- **原文节选**
--------------------------------------------------
地权冲突与秩序重建

时间:2023-05-13 08:30:08 公文范文 来源:网友投稿

摘要:清成丰同治年间苏北铜沛原居民与鲁西南移民之间的湖田权属之争,实质为排他性民间地权观念与国家产权法理的冲突。在无法回避此矛盾的背景下,被钦定调解此案的曾国藩决定重建权威秩序,做出按是否安分守法这种国家标准对土客重新排队划界的仲裁:“不分土民客民,但分孰良孰莠”。实践中,曾国藩以保障各方财产权和生存权为前提,既强化国家法理的至上地位,又尽可能顺应民间“私情”与尊重“共有的习惯”,通过确认合法产权与重新分配权利,成功地化解了国家利益和民间利益之间的矛盾,实现了多方共赢。

关键词:土客冲突;地权观念;权威秩序;“湖团”案

中图分类号:K252文献标识码:A文章编号:1008-2972(2012)02-0100-07

一、引言

在中国传统民间,地权之争一直是社会矛盾的焦点。对于日常情境下村落间或社区内部层面的纠纷及其化解机制,学界给予了应有的重视。但本文所研究的“湖团”案,即清咸丰同治年问苏北铜山、沛县原居民与鲁西南移民组织之间的湖田权属之争,已超出宗族和村落间地权纠纷的范畴,且地方官府的调解机能亦告失灵。几乎失控的冲突局势特别是土著对客民“通匪叛逆”的指控,惊动京师,最终曾国藩被钦定查办此案。国家权威直接介入民间冲突,极为罕见,但为我们考察非常规的社会控制模式和中央权力的“在地”实践逻辑,提供了不可多得的个案。
--------------------------------------------------
- **记录**
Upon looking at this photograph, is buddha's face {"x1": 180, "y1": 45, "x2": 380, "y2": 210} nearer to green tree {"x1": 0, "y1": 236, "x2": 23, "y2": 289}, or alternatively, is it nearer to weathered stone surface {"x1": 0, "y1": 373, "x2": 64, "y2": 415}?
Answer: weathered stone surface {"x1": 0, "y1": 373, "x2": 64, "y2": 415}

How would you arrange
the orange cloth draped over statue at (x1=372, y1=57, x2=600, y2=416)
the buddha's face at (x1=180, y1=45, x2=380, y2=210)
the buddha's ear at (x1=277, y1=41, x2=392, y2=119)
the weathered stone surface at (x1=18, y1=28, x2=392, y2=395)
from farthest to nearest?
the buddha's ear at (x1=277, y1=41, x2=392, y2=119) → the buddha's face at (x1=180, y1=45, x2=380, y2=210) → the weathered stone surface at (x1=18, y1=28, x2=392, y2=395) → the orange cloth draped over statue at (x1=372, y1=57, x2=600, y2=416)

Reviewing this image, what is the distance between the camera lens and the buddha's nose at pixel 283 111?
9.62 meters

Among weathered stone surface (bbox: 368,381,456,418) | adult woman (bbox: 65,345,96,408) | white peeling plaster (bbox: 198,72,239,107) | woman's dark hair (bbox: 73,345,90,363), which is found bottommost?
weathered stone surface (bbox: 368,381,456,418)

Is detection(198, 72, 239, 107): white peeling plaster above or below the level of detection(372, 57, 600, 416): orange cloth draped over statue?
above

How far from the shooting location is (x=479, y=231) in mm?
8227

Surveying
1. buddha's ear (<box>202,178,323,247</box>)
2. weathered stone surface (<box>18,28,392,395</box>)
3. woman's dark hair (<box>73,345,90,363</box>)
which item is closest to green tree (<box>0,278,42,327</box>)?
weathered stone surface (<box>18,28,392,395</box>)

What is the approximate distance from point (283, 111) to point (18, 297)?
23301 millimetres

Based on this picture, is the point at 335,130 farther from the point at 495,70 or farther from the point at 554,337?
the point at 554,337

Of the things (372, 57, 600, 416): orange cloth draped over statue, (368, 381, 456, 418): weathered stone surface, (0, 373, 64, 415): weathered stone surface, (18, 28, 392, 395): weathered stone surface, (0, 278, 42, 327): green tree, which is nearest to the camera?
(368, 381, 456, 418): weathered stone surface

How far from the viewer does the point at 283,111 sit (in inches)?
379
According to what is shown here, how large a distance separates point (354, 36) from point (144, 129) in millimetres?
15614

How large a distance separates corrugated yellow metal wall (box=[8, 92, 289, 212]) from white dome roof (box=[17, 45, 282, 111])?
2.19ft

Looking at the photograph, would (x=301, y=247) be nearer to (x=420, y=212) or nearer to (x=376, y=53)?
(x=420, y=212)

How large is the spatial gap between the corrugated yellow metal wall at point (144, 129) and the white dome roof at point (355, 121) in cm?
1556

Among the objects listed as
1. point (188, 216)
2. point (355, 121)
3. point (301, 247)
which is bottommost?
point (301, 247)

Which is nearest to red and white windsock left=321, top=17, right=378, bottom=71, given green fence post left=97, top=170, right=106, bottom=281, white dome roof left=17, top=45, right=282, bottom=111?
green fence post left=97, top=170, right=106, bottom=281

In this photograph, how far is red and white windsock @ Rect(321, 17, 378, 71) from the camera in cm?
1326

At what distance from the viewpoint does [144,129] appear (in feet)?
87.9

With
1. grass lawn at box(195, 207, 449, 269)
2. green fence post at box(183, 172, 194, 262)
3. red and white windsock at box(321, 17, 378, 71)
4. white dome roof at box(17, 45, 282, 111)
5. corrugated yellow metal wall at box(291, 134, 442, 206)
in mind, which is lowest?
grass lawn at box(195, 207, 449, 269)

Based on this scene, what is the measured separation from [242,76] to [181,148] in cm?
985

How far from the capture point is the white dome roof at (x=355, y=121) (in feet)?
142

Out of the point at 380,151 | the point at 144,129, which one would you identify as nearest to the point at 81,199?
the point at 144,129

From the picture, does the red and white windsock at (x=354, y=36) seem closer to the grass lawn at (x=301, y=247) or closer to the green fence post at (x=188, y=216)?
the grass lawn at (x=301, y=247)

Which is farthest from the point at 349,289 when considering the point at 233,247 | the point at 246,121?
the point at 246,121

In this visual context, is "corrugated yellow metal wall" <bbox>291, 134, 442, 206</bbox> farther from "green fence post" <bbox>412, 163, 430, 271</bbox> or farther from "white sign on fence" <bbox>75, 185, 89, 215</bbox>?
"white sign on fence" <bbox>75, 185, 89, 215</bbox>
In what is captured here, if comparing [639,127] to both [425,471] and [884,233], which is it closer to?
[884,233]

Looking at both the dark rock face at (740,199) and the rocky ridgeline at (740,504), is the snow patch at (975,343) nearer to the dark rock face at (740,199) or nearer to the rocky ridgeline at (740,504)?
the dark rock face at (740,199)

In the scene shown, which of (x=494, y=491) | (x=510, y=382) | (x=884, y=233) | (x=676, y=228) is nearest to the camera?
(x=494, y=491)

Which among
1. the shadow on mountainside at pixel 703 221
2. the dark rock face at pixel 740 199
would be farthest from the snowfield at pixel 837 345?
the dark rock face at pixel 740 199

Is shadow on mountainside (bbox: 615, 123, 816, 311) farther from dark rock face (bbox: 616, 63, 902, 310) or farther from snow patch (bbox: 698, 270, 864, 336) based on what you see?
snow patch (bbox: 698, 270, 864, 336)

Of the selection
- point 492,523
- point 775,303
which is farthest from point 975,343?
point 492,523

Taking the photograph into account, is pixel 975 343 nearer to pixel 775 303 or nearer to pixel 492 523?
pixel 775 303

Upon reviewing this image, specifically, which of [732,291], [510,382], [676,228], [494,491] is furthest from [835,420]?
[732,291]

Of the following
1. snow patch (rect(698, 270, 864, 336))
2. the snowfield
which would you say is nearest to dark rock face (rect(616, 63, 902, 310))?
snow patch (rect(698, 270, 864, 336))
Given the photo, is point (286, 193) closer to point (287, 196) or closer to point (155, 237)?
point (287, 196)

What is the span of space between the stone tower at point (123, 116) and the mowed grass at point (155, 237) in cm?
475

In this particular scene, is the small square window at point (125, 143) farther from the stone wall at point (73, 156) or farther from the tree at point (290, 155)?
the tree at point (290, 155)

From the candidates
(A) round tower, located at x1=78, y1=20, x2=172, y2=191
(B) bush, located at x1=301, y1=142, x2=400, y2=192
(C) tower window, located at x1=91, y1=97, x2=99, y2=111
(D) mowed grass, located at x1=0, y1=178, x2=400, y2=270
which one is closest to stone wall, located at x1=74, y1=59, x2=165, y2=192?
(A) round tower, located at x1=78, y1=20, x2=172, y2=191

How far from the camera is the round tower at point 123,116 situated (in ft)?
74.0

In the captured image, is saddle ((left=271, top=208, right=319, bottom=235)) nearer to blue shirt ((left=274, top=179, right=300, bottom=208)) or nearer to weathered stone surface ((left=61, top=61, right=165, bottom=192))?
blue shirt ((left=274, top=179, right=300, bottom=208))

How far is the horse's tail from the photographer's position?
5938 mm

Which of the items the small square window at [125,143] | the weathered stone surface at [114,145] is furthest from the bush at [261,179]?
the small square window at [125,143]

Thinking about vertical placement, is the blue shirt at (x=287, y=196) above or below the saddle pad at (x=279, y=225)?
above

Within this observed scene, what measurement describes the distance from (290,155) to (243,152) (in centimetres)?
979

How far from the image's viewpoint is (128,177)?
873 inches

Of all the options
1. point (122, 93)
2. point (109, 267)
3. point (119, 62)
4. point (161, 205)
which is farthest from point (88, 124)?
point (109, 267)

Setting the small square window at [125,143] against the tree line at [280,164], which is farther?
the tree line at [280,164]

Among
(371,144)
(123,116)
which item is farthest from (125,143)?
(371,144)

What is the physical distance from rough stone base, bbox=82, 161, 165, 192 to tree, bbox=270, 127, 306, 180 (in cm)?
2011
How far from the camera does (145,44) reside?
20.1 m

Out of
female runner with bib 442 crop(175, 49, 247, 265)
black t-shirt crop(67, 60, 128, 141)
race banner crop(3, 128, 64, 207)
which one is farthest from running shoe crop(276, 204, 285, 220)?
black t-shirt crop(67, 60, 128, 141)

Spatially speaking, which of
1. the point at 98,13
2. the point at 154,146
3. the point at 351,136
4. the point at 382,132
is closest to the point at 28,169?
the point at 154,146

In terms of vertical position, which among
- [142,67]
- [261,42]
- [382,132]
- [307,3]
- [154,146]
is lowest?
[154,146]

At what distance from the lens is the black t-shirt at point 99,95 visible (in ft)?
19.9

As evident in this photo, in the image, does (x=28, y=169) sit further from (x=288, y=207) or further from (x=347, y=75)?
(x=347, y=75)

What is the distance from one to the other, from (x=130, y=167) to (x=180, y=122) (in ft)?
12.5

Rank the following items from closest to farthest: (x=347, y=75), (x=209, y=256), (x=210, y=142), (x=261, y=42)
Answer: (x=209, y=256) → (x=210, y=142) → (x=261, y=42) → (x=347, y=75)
--------------------------------------------------
- **任务要求**
从原文中摘出以含有“摘要:清成丰同治年间苏北铜沛”的语句开头、到“之间的矛盾,实现了多方共赢。”为止的部分,一字不改地照录下来。 作答时只以原文为依据。

- **完整解答**
摘要:清成丰同治年间苏北铜沛原居民与鲁西南移民之间的湖田权属之争,实质为排他性民间地权观念与国家产权法理的冲突。在无法回避此矛盾的背景下,被钦定调解此案的曾国藩决定重建权威秩序,做出按是否安分守法这种国家标准对土客重新排队划界的仲裁:“不分土民客民,但分孰良孰莠”。实践中,曾国藩以保障各方财产权和生存权为前提,既强化国家法理的至上地位,又尽可能顺应民间“私情”与尊重“共有的习惯”,通过确认合法产权与重新分配权利,成功地化解了国家利益和民间利益之间的矛盾,实现了多方共赢。